1. Van kleren: gescheurd, gerafeld; verfomfaaid; vand. ook: haveloos, slordig.
Zijn armelijke kleeren hingen hem slodderig om zijn uitgeteerde lichaam, vuil en verhakkeld, CLAES 1923, 156.
Nu z’n vriend dan maar achterna, om z’n verscheurde en verhakkelde plunje weer te verwisselen, LANGENS 1947, 148.
Vader is mij komen halen, want thuis zitten twee rare soldaten. Zij zijn vies en steken in verhakkelde kleren, half uniform, half werkmanspak, ELSSCHOT 1960, 625.
Hij leek meer een vogelschrik dan een koning: ze hadden hem, ten teken van macht, een verhakkelden purpermantel omgehangen, waar zijn voeten in struikelden, VERMEYLEN 1962, 29.
2. Van lichaamsdelen, de huid e.d.: open gehaald, geschramd; verwond.
De Mug echter moet met die verhakkelde neus lopen, blauw-zwart als een schalie. Daar zit nog een stuksken glas in, OP DE BEECK 1947, 84.
3. Van papier e.d.: verkreukeld, verfrommeld; - vand. ook van auto’s e.d.: vol deuken; gedeukt, gehavend; soms bep.: vernield, verwoest.
’t Was daar eigenlijk de rommelkamer van de school. Tegen de muur een verhakkelde landkaart vol inktvlekken, een oud ingelijst portret van Leopold I, op de vloer hele hopen verfomfaaide schoolboeken, CLAES 1955, 185.
Op het erf zag ik een vreemde wagen onder de mangoboom staan, een nogal verhakkelde Oldsmobile cabriolet ’57 met een nummerplaat van Frans Equatoriaal Afrika, GEERAERTS 1977, 104.
De totaal verhakkelde wagen van de Turkse arbeider K… . De wagen ging op de Oudenaardsesteenweg
aan het slippen en reed tegen een paal te pletter, Centenaar 14/4/1977.
De kleine personenwagen van C. T. werd geheel verhakkeld naast de baan geslingerd, Gazet v.

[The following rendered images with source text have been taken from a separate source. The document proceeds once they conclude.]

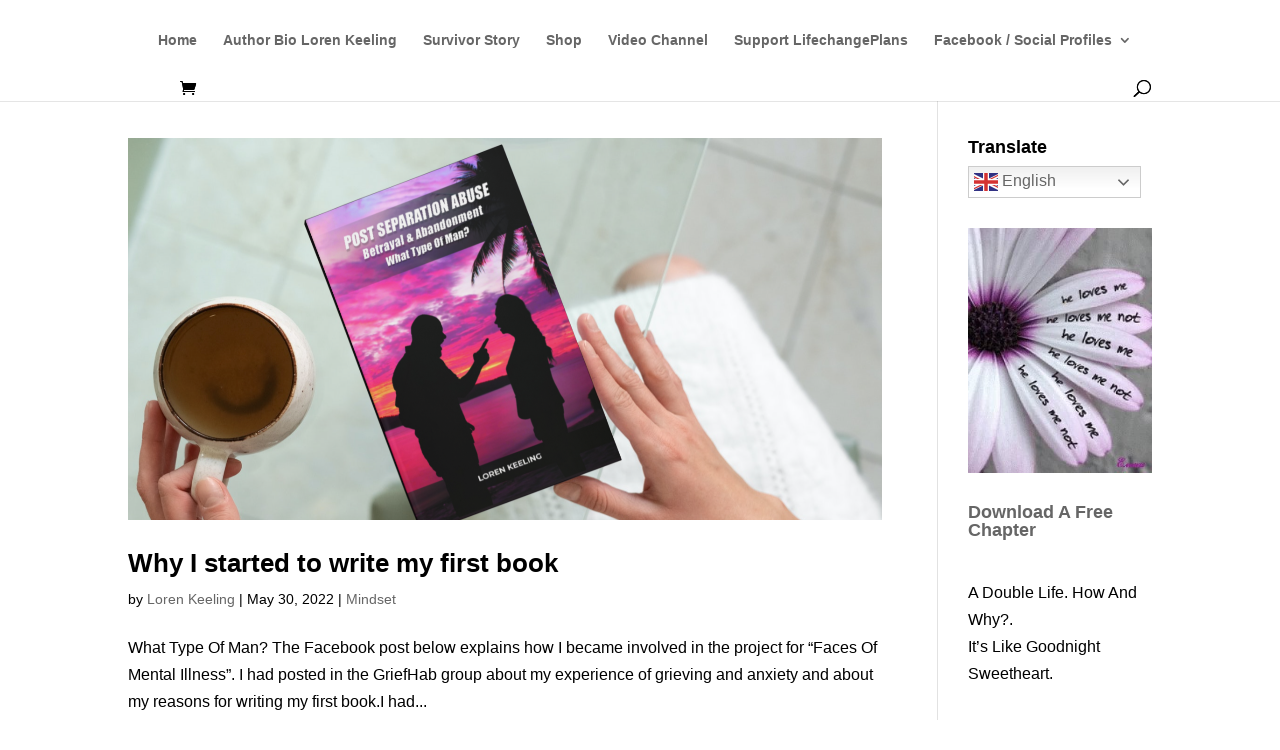

--- FILE ---
content_type: text/html; charset=utf-8
request_url: https://www.google.com/recaptcha/api2/aframe
body_size: 267
content:
<!DOCTYPE HTML><html><head><meta http-equiv="content-type" content="text/html; charset=UTF-8"></head><body><script nonce="2SdmgxqaWxk0kgH5xBIaxw">/** Anti-fraud and anti-abuse applications only. See google.com/recaptcha */ try{var clients={'sodar':'https://pagead2.googlesyndication.com/pagead/sodar?'};window.addEventListener("message",function(a){try{if(a.source===window.parent){var b=JSON.parse(a.data);var c=clients[b['id']];if(c){var d=document.createElement('img');d.src=c+b['params']+'&rc='+(localStorage.getItem("rc::a")?sessionStorage.getItem("rc::b"):"");window.document.body.appendChild(d);sessionStorage.setItem("rc::e",parseInt(sessionStorage.getItem("rc::e")||0)+1);localStorage.setItem("rc::h",'1769083082079');}}}catch(b){}});window.parent.postMessage("_grecaptcha_ready", "*");}catch(b){}</script></body></html>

Antw. 21/4/1977.
De brandweer van Oudenaarde moest helpen om de zwaargewonde D. uit zijn verhakkeld voertuig te bevrijden, Gentenaar 9/5/1977.
4. Van pers.: in lompen gehuld, haveloos; ook: lichamelijk gebrekkig, toegetakeld, gehavend; - in de sportt. ook van een team: gehavend, verzwakt (door het ontbreken van bep. spelers).
Nog geen volle maand daarna waren ze al terug, verhongerd haast, verhakkeld en verarmd, en vooral verdwaasd om hun ontdekking dat in de nieuw ontstane wereld geen plaats meer was voor vogelvrijen, BOON 1961, 209.
Struise zwarte kerels in schaapsvachten, vrouwen en kinderen in bonte en grauw-verschoten lorren en vodden, heel een stam van verhakkelde baanketsers die er uitzagen als koningen, zij lagen daar hun maal te gebruiken rondom de vuren, VERMEYLEN 1962, 72.
Zijn solo over meer dan drie volle ronden, waarin hij de resten van een verhakkeld groepje van overlevenden reduceerde tot figuranten, was het beste wat Yvoir ooit aan wielersport heeft te zien gekregen, Gazet v. Antw. 27/6/1977.
Met dat al en het inkomen van Tolsa voor Mallants was Beerschot een verhakkeld team, dat de wet diende te ondergaan van een moedig en zeker niet stuntelig spelend Aalst, Gazet v. Antw. 8/8/1977.